* _ACTIVITY_:
Of all the lines below, output only those starting at the one with "मेरी Maruti baleno" and ending at the one with "Презентацию составвил :Ануфриев", both ends included, exactly as written.

* _DATA LISTING_:
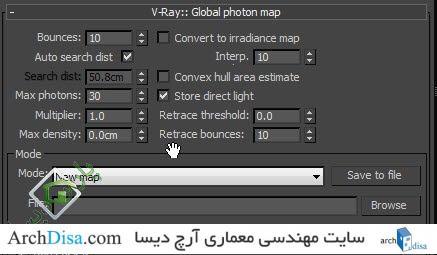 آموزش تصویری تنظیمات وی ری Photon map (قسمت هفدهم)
--
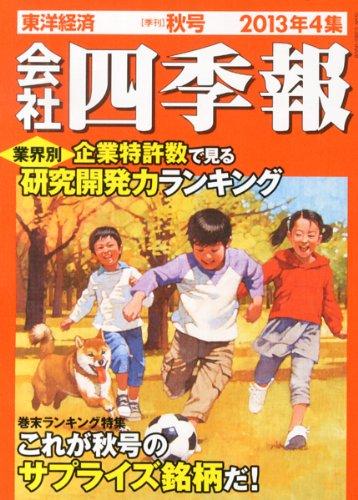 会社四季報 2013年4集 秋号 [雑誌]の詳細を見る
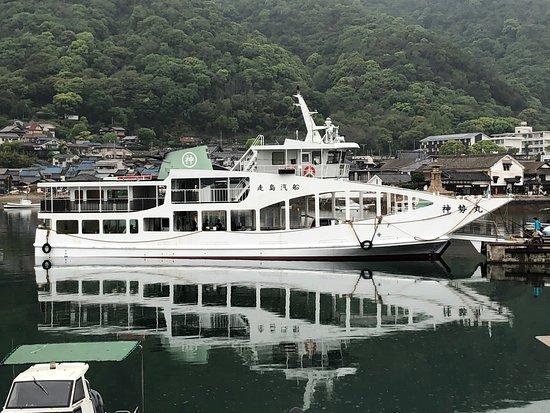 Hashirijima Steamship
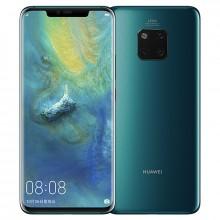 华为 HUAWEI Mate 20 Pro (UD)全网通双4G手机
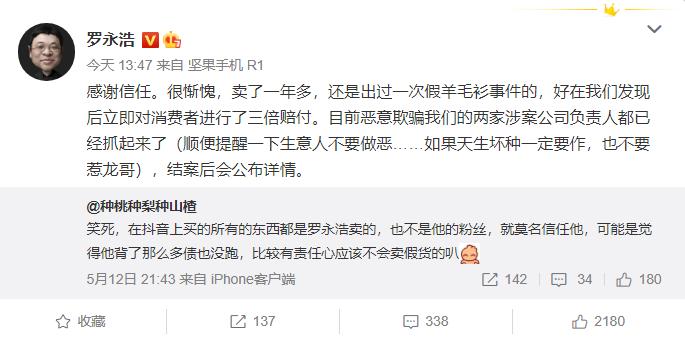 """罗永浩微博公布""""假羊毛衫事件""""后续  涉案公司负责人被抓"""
* * *
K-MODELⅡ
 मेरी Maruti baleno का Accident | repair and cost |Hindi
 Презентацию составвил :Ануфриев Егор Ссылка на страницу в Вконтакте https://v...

* _ANSWER TO THIS EXERCISE_:
 मेरी Maruti baleno का Accident | repair and cost |Hindi
 Презентацию составвил :Ануфриев Егор Ссылка на страницу в Вконтакте https://v...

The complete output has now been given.